Victor Radcliff hadn't had any white children who lived. Frederick was his only direct descendant. A piece of property, he thought. That's all I am to the whites. Had his grandmother been white, even if she weren't Victor Radcliff's wife… Frederick sighed. He'd already been over that ground too many times in his mind.
A runner came back from the insurrectionists' picket line. A white soldier would have saluted before reporting. This Negro didn't bother. "White folks is bangin' away like nobody's business," he said. "Cannons blowin' holes in our line, soldiers comin' right on through 'em once they's blown. Either we needs more muskets down where the fightin's at or we needs to git outa there."
Frederick and Lorenzo looked at each other. Slowly, Lorenzo said, "We keep pullin' back, we lure 'em on, get 'em to a place where we can really hurt 'em."
"Or maybe that's what they're after," Frederick responded, worry in his voice. "They're trying to get us to a place where they can really put the screws to us."
"Well, sure they are." Lorenzo sounded amused, which struck Frederick as taking optimism to an extreme. The copperskin went on, "We got to do it to them and not let them do it to us."
"So what are we supposed to do down there?" the messenger asked. "You want we should fall back?"
"Yes. Fall back." Frederick hoped that was the right answer. If it wasn't, he'd just hurt his own side.
He'd been thinking about the differences between men and women. His male fighters followed the orders he and Lorenzo gave without much backtalk. The women who'd taken up arms against the white soldiers almost mutinied. "We want to kill them fuckers!" a copperskinned woman cried. "After what they done to us, we want to shoot their balls off!"
"Or cut 'em off!" a black woman added. The other women with rifle muskets and pistols shrilled furious agreement.
"We're gonna do that. Honest to God, we are." Frederick realized he sounded as if he was pleading. Then he realized he was pleading. He went right on doing it, too: "We've got to find a better spot, that's all. We've got to find a spot where we can punch a hole in them, not the other way around like they're doin' here. We can whip 'em. We will. This here just isn't the right place."
"You better be right," the copperskinned woman warned. "Yeah, you better be, else we gonna shoot your balls off." Again, her comrades ululated to show they were with her.
"I ain't worried about that," Frederick said.
"How come?" some of the women demanded, while others asked, "Why not?"
"On account of if we don't win, the white soldiers'll string me up, and Lorenzo here with me," Frederick answered. "Whatever happens to me after that, I ain't gonna care about it one way or the other."
"That's just it," said the Negro woman who'd complained before. "They catch you, they kill you, and then it's over. They catch us, our bad time's just startin'." The other women nodded.
But, after they'd had their say, they fell back with the men. "Hey, that was fun, wasn't it?" Lorenzo said. "Now I remember how come I never wanted to be Tribune."

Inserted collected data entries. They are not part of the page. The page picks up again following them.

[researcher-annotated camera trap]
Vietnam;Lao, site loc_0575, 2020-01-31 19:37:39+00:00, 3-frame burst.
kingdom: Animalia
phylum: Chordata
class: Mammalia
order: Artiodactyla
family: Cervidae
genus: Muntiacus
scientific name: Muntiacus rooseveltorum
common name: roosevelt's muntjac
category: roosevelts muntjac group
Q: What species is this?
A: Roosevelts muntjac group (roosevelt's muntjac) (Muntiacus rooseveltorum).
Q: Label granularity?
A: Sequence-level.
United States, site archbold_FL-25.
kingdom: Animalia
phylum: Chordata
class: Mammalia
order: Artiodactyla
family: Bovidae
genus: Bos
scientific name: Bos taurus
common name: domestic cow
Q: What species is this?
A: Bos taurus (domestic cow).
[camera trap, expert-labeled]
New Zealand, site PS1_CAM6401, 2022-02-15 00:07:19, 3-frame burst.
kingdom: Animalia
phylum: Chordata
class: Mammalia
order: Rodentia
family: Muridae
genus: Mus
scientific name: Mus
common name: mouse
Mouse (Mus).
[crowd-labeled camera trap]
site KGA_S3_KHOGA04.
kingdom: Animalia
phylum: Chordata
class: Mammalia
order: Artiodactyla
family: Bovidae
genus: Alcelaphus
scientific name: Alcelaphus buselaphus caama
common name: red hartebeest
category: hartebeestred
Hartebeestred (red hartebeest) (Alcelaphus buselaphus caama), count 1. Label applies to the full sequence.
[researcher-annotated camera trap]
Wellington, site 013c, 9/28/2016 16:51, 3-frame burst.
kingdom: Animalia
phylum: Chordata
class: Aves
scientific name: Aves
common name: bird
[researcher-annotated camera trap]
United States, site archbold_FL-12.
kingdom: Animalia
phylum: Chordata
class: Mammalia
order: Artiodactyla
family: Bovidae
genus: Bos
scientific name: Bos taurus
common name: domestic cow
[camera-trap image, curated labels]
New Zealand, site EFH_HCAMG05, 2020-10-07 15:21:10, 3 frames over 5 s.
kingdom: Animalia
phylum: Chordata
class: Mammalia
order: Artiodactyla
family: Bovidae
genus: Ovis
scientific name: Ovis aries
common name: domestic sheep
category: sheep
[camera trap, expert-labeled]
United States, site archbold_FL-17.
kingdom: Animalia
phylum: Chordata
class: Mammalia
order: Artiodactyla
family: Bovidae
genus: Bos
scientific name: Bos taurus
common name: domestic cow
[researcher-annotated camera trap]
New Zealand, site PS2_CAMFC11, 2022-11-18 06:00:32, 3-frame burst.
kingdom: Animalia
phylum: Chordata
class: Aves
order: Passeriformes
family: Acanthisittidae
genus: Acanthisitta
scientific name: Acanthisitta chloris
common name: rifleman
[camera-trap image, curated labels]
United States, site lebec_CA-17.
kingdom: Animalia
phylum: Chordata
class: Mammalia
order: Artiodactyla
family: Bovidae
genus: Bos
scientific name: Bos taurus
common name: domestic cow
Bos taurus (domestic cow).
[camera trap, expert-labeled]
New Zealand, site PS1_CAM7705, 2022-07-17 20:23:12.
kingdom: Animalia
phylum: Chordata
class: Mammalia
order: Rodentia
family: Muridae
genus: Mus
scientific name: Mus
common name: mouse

"Fun? Matter of fact, no," Frederick said. Lorenzo laughed, not that he'd been joking. He went on, "One more thing I got to do, is all."
He did it. So did Lorenzo: the copperskin extracted the Free Republic of Atlantis' fighters as neatly and almost as painlessly as a dentist could extract a tooth using newfangled ether or chloroform. But the soldiers kept pushing after them, showing determination Frederick hadn't seen from them before.